4. Panic aside, none of the catheter/winkie nightmares you have during the night come true. Once it’s removed, everything functions just fine.

5. A two-day hospital stay for laparoscopic surgery makes you fat—but only for a while. Between the gas they pumped into my belly for the surgery and the fluids they flowed into me to keep me alive, I came home with three inches more girth than when I first checked in. Good news: physical activity (i.e. walking) triggers the mechanisms to relieve the discomfort. Bad news: you don’t want to be in genteel company when those mechanisms kick in. I literally peed away six pounds in my first 24 hours at home. As for the residual gas, well, you get rid of that exactly how you would imagine.

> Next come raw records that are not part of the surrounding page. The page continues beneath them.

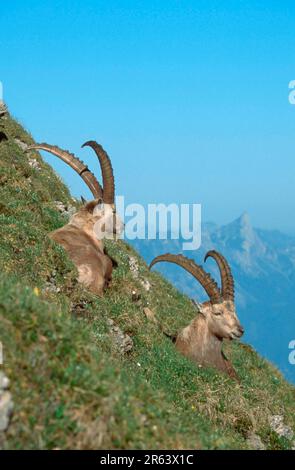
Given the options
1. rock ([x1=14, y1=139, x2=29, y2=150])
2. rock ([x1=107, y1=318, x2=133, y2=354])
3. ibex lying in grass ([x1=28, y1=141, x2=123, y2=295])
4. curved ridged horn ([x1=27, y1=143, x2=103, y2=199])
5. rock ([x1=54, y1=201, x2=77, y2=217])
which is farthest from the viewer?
rock ([x1=14, y1=139, x2=29, y2=150])

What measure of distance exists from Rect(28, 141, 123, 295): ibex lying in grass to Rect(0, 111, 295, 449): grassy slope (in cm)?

5a. Suggestion for all scheduled surgery patients: If you have the luxury to plan your trip to the OR, first go to your local Salvation Army Thrift Store and buy a pair of pants that are way wider than your current waist size, and plan to wear them on your trip home. You’ll thank me for this one.

I apologize that none of this is topical to the subject of this blog, but since you’ve read this far, allow me one last indulgence. I write books about people who save the lives of perfect strangers, but this is the first time that I’ve ever played the role of the stranger. People I’d never met literally worked overtime to return me to my family with a shining prognosis. I make light here, but understand that the humor is a cover. How do I return that kind of favor? The phrase, “thank you,” seems sort of hollow under the circumstances, but it’s all I’ve got.

So, listen up, Dr. Trad, Dr. Shah, Dr. Aziz, and the entire nursing staff at Reston Hospital Center: On behalf of my entire family, thank you.